* The data:
= = = = =

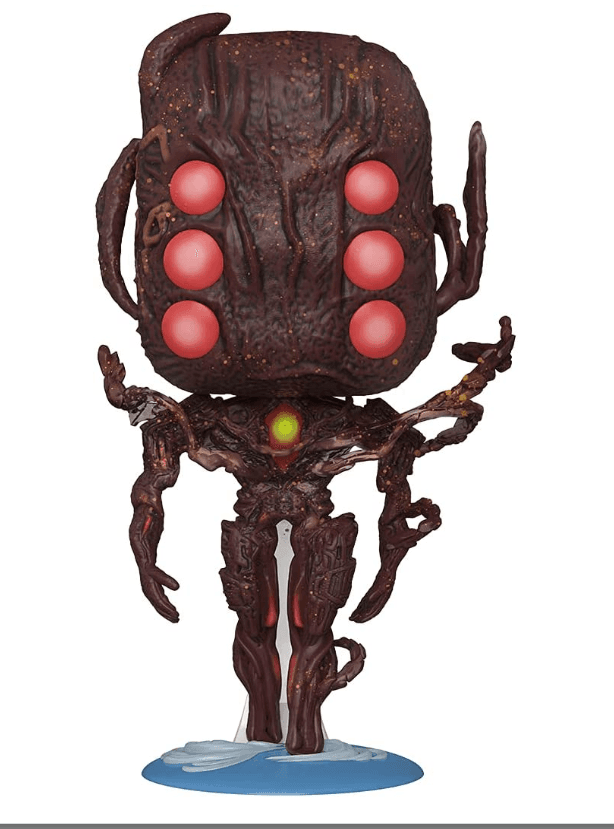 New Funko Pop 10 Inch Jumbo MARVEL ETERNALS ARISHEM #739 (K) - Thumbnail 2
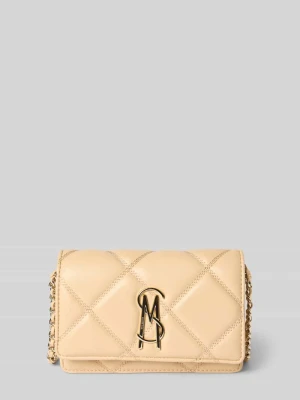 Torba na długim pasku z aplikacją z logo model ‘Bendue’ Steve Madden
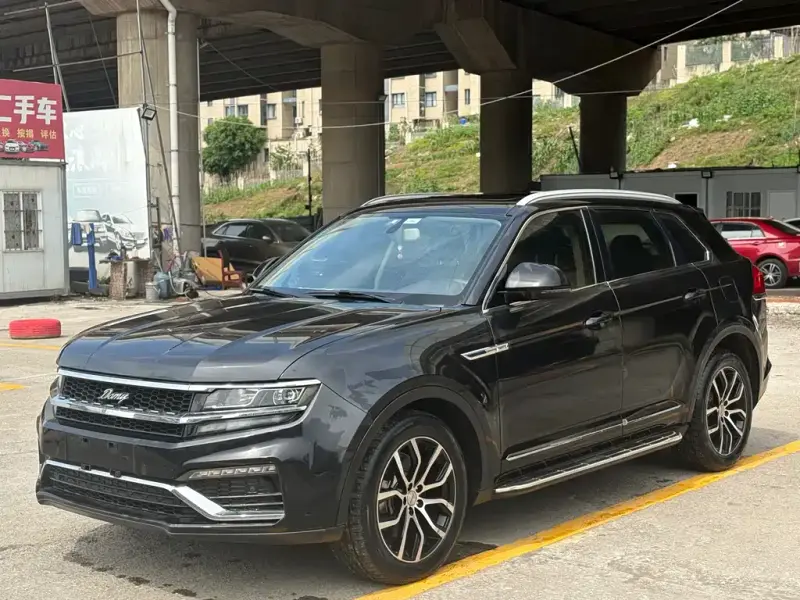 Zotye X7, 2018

= = = = =

* Work instructions: Quote the data above in full, leaving out the pictures it holds.

* Reply to the exercise:
 New Funko Pop 10 Inch Jumbo MARVEL ETERNALS ARISHEM #739 (K) - Thumbnail 2
 Torba na długim pasku z aplikacją z logo model ‘Bendue’ Steve Madden
 Zotye X7, 2018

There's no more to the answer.